选段:

前言
- 在Android中经常使用多线程开发,Handler则是基础,那么本文主要以流程+源码的形式来记录这种机制
Why?
为什么需要Handler?
我们需要切换线程处理UI,是因为ViewRootImpl#checkThread()中会判断创建View的线程是否与修改View的线程为同一个
void checkThread() {
if (mThread != Thread.currentThread()) {
throw new CalledFromWrongThreadException(
"Only the original thread that created a view hierarchy can touch its views.");
}
}
How?
Android中是如何设计的?
使用不同的类协作完成
| 名称 | 作用 |
|---|---|
| Message | 存储信息数据 |
| MessageQueue | 存储Message |
| Looper | 循环/处理消息 |
| Handler | 发送和接受消息 |
流程图
Handler.PNG
结合源码
提前的预备:线程中需要提前创建Looper和MessageQueue
- 创建Looper的两种方式
Looper.prepare();
Looper.prepareMainLooper();
Looper的构造方法是私有的只允许这两种方式创建
//普通的创建 Looper.prepare();
private static void prepare(boolean quitAllowed) {
//ThreadLocal封装了一个ThreadLocalMap(key:ThreadLocal<?>,value:Obj)保存线程和Looper的信息
//如果获取到了就说明这个线程有对应的Looper对象
if (sThreadLocal.get() != null) {
throw new RuntimeException("Only one Looper may be created per thread");
}
//将Looper和当前线程信息保存
sThreadLocal.set(new Looper(quitAllowed));
}
//主线程创建 Looper.prepareMainLooper();
//在ActivityThread的main方法中
public static void prepareMainLooper() {
prepare(false);
synchronized (Looper.class) {
if (sMainLooper != null) {
throw new IllegalStateException("The main Looper has already been prepared.");
}
sMainLooper = myLooper();
}
}
以上可看出 每个线程都只能对应一个Looper
- 创建MessageQueue
private Looper(boolean quitAllowed) {
mQueue = new MessageQueue(quitAllowed);
mThread = Thread.currentThread();
}
创建Looper的时候就顺带创建了MessageQueue,所以一个线程也只有一个MessageQueue
开始循环等待消息到来
Looper.loop();
public static void loop() {
//这里就是 final Looper me = sThreadLocal.get();
//找到此线程对应的Looper
final Looper me = myLooper();
//必须创建Looper
if (me == null) {
throw new RuntimeException("No Looper; Looper.prepare() wasn't called on this thread.");
}
//获取MessageQueue对象
final MessageQueue queue = me.mQueue;
//for循环读取消息
for (;;) {
//MessageQueue中有消息就返回 没消息就阻塞
Message msg = queue.next();
if (msg == null) {
return;
}
//target是一个handler对象 此处分发了消息
msg.target.dispatchMessage(msg);
//回收
msg.recycleUnchecked();
}
}
收到消息后的处理
将消息对接给Handler 即dispatchMessage(Message msg);
public void dispatchMessage(Message msg) {
// callback不为空,则使用了post(Runnable r)发送消息
// 执行handleCallback(msg),即回调Runnable对象里复写的run()

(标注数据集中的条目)
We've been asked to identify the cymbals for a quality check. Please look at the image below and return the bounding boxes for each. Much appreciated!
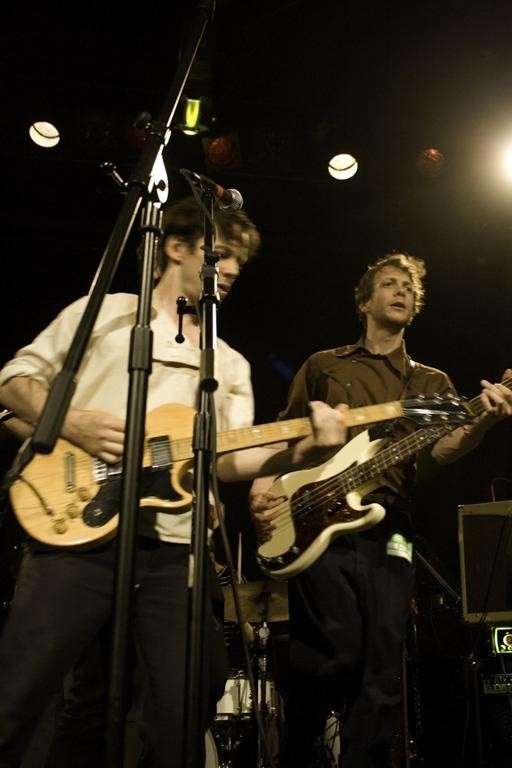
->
[221,578,290,625]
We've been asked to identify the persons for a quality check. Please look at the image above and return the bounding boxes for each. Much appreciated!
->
[239,252,512,768]
[207,538,250,650]
[0,186,352,768]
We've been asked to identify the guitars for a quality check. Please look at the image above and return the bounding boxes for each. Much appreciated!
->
[10,393,473,553]
[250,379,511,582]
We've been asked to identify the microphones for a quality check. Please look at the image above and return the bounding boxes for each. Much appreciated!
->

任务要求:
1. 从选段中摘录原文，自“为什么需要Handler?”起，一直到“Android中是如何设计的?”为止。
2. 统计上述数据中含有字符串“cymbals”的行数，只回答一个数字。

逐项结果:
1.
为什么需要Handler?
我们需要切换线程处理UI,是因为ViewRootImpl#checkThread()中会判断创建View的线程是否与修改View的线程为同一个
void checkThread() {
if (mThread != Thread.currentThread()) {
throw new CalledFromWrongThreadException(
"Only the original thread that created a view hierarchy can touch its views.");
}
}
How?
Android中是如何设计的?

2. 1